Tag

, , , , ,

Bandung Mawardi

Konon, ada peringatan 100 tahun perfilman di Jakarta. Ingat film Indonesia, aku selalu ingat Usmar Ismail. Orang-orang juga sudah tahu, Usmar Film adalah tokoh film di Indonesia, pemberi makna film bagi keindonesiaan. Aku menduga bahwa orang-orang cuma tahu bahwa Usmar Ismail adalah orang film. Usmar Ismail sebagai penggubah naskah-naskah teater mungkin cuma dikenali puluhan orang di Indonesia.

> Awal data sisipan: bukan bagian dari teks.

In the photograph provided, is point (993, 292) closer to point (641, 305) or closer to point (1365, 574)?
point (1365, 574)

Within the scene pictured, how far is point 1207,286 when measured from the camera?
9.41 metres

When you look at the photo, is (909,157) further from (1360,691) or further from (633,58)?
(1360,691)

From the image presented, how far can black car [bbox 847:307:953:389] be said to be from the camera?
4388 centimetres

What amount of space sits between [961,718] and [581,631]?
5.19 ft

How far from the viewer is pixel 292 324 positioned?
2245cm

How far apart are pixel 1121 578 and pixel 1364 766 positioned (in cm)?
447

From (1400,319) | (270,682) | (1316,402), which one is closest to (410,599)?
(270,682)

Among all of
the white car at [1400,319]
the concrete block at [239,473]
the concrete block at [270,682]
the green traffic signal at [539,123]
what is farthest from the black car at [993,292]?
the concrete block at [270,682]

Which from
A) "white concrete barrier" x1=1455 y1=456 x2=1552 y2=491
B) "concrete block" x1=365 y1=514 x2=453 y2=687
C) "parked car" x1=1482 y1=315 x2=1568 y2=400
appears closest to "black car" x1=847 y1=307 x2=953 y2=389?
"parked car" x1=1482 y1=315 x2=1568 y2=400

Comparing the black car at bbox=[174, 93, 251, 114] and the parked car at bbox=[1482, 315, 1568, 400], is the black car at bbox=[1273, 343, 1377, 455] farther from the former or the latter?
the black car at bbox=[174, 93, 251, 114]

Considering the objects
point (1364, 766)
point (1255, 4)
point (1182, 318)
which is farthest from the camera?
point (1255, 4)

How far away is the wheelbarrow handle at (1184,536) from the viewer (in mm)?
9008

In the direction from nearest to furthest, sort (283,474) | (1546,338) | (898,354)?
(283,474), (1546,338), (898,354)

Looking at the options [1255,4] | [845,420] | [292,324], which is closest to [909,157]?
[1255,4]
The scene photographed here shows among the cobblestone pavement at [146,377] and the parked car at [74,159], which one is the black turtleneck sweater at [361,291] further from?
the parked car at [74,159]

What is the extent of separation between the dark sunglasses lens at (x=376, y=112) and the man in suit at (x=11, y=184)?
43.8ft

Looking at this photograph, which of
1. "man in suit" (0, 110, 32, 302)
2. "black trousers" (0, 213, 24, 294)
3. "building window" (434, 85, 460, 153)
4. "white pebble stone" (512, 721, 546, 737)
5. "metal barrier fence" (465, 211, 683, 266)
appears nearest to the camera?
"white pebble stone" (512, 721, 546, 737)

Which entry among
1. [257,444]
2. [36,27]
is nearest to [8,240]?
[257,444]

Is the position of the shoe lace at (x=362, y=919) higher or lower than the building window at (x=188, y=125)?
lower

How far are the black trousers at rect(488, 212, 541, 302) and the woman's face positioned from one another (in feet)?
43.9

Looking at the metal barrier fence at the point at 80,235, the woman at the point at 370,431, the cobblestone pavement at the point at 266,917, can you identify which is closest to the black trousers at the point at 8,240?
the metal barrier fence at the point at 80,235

Aku tidak ingin mengulas Usmar Ismail sebagai manusia-film atau manusia teater. Hasratku justru mengarah ke kalangan film Indonesia. Di abad XXI, aku belum menemukan sutradara film memiliki peribadatan sastra. Ha! Aku sengaja menggunakan ungkapan itu agar ada penguatan peristiwa dan makna. Oh! Sutradara-sutradara di Indonesia jarang mengerti sastra. Aku mengartikan mereka sebagai pembaca sastra. Mereka pun sulit menekuni sastra sebagai pengarang. Dugaan dan tuduhan ini bisa dianggap bualan lelaki pesimistik dengan perfilman Indonesia.

Usmar 1

Film-film Indonesia belum mengandung pesona atau pikat sastra. Sekian film digarap berdasarkan novel-novel laris tapi tak mengesankan ada kemudengan sastra dari sutradara atau aktor, diimbuhi ratusan ribu penonton. Aduh! Aku sering membaca keterangan relasi antara novel dan film cuma “pemanis”. Lihatlah film dari novel-novel Indonesia: Ayat-Ayat Cinta, Laskar Pelangi, Perahu Kertas, 5 Cm,… Pilihan novel sudah menampilkan selera ganjil. Eh, aku jadi ingat film masa silam, film dari novel-novel populer tapi mengesankan. Aku mengingat film-film dari novel-novel Marga T., Ashadi Siregar, Eddy D. Iskandar…. Ah, film-film cinta picisan dan romantis tapi sulit dilupakan. Lho! Aku terlalu cerewet mengurusi film dan memberi ejekan. Berhenti… Berhenti… Berhenti…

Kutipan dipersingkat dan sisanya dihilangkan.